**DATASET RECORDS**

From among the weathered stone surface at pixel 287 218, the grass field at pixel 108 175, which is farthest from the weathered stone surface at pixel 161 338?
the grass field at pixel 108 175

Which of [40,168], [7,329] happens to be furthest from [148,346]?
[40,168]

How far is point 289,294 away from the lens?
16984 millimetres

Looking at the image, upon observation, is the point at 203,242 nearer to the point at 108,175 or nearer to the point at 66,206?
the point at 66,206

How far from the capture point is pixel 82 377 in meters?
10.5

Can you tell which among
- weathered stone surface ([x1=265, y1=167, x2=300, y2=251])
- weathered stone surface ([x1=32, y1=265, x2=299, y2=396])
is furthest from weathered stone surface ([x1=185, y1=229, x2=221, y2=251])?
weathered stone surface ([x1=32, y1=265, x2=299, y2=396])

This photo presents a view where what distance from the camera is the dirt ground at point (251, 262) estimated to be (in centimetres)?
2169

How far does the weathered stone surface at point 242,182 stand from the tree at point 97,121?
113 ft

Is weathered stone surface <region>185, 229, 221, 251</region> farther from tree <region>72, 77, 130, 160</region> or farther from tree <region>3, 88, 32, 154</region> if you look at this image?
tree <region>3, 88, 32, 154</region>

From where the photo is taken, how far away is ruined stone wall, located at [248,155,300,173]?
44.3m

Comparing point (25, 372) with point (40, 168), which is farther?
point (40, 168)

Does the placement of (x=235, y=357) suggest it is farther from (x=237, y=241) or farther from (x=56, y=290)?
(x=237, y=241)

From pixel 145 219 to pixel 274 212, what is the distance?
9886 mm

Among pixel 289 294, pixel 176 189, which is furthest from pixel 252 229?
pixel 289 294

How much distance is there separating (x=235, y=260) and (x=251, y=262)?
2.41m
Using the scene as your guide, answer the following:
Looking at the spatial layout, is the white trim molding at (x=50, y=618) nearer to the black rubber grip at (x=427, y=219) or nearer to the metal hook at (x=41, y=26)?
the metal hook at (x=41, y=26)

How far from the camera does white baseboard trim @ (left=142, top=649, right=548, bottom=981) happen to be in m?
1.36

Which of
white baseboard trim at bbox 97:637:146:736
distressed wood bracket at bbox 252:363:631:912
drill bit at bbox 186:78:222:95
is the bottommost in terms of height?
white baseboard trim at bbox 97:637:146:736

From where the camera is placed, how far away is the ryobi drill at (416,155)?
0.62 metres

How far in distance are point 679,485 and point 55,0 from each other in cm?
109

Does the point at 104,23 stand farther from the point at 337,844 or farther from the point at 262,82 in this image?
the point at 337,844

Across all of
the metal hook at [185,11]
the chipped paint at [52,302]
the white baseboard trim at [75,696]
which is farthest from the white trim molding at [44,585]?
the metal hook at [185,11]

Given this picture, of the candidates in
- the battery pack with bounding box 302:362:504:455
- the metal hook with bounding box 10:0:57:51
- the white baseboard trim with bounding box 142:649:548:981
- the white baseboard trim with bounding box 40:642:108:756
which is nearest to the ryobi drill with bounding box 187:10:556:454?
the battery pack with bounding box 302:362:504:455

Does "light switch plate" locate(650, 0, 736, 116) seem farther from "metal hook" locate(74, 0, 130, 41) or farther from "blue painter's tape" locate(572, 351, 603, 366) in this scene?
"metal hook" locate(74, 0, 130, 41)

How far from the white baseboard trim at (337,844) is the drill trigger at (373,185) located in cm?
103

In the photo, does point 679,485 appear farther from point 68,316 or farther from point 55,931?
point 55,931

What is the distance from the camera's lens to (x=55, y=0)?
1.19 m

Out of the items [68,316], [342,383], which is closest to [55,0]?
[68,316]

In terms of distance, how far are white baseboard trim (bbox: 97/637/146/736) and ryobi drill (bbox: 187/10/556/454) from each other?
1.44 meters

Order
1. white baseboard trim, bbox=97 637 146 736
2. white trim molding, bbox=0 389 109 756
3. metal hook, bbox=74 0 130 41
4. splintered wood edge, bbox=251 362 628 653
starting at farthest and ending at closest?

**PROBLEM**
Copy out the records from the line with "Does the placement" to the line with "0.62 metres", reproducing each line verbatim.

**WRITTEN ANSWER**
Does the placement of (x=235, y=357) suggest it is farther from (x=237, y=241) or farther from (x=56, y=290)?
(x=237, y=241)

From pixel 145 219 to pixel 274 212, what is the distance?
9886 mm

Among pixel 289 294, pixel 176 189, which is furthest from pixel 252 229?
pixel 289 294

How much distance is there separating (x=235, y=260) and (x=251, y=262)?
2.41m
Using the scene as your guide, answer the following:
Looking at the spatial layout, is the white trim molding at (x=50, y=618) nearer to the black rubber grip at (x=427, y=219) or nearer to the metal hook at (x=41, y=26)?
the metal hook at (x=41, y=26)

How far from the camera does white baseboard trim @ (left=142, top=649, right=548, bottom=981) happen to be in m?
1.36

Which of
white baseboard trim at bbox 97:637:146:736
distressed wood bracket at bbox 252:363:631:912
drill bit at bbox 186:78:222:95
is the bottommost in terms of height?
white baseboard trim at bbox 97:637:146:736

From where the camera is placed, how far away is the ryobi drill at (416,155)?
0.62 metres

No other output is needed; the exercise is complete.